BERT-LID: Leveraging BERT to Improve Spoken Language Identification
This addresses a bottleneck in multilingual speech systems by enhancing accuracy for short-duration speech, though it is incremental as it adapts an existing method (BERT) to a specific domain.
The paper tackled the problem of poor performance in spoken language identification on short utterances (<=1s) by proposing BERT-LID, a BERT-based system that improved accuracy by 6.5% on long segments and 19.9% on short segments.

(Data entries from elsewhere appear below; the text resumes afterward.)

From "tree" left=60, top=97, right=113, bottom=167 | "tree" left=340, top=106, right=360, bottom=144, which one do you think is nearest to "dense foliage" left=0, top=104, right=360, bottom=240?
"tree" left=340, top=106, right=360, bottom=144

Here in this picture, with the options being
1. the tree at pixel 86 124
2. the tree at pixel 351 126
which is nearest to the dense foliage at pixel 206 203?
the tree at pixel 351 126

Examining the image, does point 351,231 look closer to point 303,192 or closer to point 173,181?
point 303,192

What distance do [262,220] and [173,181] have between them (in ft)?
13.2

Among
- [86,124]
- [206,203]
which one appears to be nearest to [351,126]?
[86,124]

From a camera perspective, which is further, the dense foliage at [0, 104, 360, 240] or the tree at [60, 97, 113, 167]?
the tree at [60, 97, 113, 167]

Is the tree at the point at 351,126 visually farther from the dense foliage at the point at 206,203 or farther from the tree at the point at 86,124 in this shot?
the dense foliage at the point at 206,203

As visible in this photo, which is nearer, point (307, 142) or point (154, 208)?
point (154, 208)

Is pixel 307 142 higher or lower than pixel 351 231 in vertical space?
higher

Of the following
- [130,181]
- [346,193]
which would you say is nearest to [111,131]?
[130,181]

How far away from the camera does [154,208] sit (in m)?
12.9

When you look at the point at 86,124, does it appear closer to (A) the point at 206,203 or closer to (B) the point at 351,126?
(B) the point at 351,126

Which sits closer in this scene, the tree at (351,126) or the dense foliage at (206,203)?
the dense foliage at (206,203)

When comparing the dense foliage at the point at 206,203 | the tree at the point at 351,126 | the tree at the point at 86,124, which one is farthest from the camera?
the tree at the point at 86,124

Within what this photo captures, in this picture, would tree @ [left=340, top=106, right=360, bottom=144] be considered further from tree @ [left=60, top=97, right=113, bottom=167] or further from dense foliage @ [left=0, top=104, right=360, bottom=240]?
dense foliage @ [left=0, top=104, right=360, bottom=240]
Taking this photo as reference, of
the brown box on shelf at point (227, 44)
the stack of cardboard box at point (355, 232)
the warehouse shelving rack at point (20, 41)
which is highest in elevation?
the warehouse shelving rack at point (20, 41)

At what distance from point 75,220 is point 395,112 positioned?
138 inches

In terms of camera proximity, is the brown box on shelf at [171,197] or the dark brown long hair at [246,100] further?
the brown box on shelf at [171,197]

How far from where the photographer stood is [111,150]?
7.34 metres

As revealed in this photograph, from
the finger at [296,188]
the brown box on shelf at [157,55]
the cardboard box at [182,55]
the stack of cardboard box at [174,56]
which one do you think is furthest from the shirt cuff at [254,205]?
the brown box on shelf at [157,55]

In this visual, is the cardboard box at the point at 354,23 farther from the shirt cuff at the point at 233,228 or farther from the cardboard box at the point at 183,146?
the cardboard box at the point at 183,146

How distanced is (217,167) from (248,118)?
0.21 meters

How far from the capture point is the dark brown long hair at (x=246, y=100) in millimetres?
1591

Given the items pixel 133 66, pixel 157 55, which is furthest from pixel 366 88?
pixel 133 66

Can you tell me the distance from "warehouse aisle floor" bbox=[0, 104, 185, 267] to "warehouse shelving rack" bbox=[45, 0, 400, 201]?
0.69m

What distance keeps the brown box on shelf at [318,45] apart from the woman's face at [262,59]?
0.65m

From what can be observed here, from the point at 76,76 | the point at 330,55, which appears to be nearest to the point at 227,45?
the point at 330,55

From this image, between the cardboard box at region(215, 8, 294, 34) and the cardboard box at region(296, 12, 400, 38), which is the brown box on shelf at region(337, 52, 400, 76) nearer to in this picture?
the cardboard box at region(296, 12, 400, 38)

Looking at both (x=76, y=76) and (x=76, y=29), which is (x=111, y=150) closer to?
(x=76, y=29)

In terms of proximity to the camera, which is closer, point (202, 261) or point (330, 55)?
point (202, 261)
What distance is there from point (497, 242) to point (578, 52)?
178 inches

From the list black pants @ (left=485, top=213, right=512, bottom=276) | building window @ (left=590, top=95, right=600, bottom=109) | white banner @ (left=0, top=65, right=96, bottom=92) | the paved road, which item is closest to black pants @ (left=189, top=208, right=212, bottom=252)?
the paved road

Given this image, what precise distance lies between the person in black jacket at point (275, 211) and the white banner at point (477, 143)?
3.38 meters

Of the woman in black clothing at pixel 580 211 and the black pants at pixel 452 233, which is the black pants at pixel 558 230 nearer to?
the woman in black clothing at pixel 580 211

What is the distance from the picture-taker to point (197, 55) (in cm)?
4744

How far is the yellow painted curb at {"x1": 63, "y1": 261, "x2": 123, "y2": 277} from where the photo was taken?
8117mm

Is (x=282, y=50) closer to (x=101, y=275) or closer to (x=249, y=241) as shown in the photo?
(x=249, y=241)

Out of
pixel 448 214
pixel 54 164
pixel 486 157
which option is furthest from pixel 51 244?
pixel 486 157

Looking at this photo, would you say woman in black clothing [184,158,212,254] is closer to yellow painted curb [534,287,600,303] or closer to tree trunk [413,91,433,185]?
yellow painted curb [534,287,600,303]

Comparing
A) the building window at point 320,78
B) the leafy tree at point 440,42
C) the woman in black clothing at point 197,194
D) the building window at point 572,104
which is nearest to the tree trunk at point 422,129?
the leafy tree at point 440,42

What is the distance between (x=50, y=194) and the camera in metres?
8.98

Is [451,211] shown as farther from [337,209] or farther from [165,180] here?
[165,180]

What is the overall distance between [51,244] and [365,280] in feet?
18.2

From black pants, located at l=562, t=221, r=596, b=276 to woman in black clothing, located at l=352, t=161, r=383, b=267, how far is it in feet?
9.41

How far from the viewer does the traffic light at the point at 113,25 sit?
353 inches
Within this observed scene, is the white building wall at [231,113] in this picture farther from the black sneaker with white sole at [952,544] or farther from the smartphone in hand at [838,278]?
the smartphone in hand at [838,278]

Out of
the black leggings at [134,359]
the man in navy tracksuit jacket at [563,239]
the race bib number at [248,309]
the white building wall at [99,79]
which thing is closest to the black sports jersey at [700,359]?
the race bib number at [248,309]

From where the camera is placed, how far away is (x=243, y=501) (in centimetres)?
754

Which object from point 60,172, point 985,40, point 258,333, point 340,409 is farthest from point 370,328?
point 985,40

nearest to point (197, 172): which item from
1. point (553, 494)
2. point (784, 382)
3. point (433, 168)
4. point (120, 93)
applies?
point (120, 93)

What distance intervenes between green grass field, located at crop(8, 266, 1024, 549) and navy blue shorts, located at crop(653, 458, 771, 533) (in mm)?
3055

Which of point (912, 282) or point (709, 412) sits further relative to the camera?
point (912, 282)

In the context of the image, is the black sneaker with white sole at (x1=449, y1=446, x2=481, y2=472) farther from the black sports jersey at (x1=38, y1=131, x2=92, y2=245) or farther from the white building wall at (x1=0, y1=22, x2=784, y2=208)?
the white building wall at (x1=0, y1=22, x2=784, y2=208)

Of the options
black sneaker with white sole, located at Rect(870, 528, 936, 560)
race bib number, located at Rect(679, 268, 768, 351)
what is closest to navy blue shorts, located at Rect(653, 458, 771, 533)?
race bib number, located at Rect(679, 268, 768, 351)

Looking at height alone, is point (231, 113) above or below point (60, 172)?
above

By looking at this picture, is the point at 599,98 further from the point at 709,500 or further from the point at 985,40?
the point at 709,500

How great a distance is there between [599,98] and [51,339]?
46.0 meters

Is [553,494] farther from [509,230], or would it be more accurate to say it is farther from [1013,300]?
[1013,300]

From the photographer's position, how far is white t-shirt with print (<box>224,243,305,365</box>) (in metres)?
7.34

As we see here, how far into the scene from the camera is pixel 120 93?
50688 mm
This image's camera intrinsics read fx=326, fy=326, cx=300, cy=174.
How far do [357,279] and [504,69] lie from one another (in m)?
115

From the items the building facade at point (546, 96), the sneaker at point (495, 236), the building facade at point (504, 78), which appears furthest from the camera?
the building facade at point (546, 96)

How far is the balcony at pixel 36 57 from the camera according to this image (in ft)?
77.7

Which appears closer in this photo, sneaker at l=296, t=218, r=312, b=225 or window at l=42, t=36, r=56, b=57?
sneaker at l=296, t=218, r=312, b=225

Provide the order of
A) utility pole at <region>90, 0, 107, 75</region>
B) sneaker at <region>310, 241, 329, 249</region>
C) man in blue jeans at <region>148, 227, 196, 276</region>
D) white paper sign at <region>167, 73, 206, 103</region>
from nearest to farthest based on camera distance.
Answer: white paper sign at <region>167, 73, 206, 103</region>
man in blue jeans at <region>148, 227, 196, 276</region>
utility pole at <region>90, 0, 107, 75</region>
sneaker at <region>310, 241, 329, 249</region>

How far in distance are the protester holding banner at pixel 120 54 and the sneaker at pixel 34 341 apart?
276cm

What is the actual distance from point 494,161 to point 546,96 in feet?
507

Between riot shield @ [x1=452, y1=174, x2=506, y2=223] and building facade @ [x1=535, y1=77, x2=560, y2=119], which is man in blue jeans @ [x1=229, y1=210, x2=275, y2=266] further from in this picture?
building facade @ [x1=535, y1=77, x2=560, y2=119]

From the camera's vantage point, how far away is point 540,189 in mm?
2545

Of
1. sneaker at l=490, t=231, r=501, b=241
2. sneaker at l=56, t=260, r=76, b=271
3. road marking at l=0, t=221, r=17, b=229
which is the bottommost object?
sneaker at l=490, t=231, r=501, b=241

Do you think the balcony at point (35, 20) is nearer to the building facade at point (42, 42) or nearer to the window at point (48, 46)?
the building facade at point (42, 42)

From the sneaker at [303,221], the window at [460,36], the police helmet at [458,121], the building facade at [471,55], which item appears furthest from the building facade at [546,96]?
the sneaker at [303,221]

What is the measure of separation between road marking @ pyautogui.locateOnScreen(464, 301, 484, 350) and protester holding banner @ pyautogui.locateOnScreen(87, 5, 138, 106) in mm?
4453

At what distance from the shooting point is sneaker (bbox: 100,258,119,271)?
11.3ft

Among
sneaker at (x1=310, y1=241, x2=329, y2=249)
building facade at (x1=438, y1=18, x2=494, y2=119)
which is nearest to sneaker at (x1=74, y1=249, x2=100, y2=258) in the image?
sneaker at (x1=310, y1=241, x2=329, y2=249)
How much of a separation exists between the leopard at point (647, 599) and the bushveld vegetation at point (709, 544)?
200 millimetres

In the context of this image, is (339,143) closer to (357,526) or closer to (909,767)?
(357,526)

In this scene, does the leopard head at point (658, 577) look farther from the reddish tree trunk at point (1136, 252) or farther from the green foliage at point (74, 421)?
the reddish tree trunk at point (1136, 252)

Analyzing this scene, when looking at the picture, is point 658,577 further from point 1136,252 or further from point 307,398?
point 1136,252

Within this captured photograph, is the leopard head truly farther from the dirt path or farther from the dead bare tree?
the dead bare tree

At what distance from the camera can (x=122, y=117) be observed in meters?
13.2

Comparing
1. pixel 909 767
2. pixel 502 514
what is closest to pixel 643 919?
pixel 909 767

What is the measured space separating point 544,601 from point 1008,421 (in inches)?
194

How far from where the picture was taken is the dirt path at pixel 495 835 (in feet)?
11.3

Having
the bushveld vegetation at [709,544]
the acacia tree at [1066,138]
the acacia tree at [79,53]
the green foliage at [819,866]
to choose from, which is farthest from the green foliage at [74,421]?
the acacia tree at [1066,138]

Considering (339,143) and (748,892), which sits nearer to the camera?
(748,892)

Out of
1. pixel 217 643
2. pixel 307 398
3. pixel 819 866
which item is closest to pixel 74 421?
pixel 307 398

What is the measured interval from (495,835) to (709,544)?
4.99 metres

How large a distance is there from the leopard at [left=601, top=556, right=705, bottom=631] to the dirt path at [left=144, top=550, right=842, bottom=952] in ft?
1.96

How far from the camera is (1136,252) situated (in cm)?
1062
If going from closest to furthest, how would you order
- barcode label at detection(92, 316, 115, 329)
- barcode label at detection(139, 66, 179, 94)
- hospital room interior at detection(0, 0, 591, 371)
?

Language identification is the task of automatically determining the identity of a language conveyed by a spoken segment. It has a profound impact on the multilingual interoperability of an intelligent speech system. Despite language identification attaining high accuracy on medium or long utterances(>3s), the performance on short utterances (<=1s) is still far from satisfactory. We propose a BERT-based language identification system (BERT-LID) to improve language identification performance, especially on short-duration speech segments. We extend the original BERT model by taking the phonetic posteriorgrams (PPG) derived from the front-end phone recognizer as input. Then we deployed the optimal deep classifier followed by it for language identification. Our BERT-LID model can improve the baseline accuracy by about 6.5% on long-segment identification and 19.9% on short-segment identification, demonstrating our BERT-LID's effectiveness to language identification.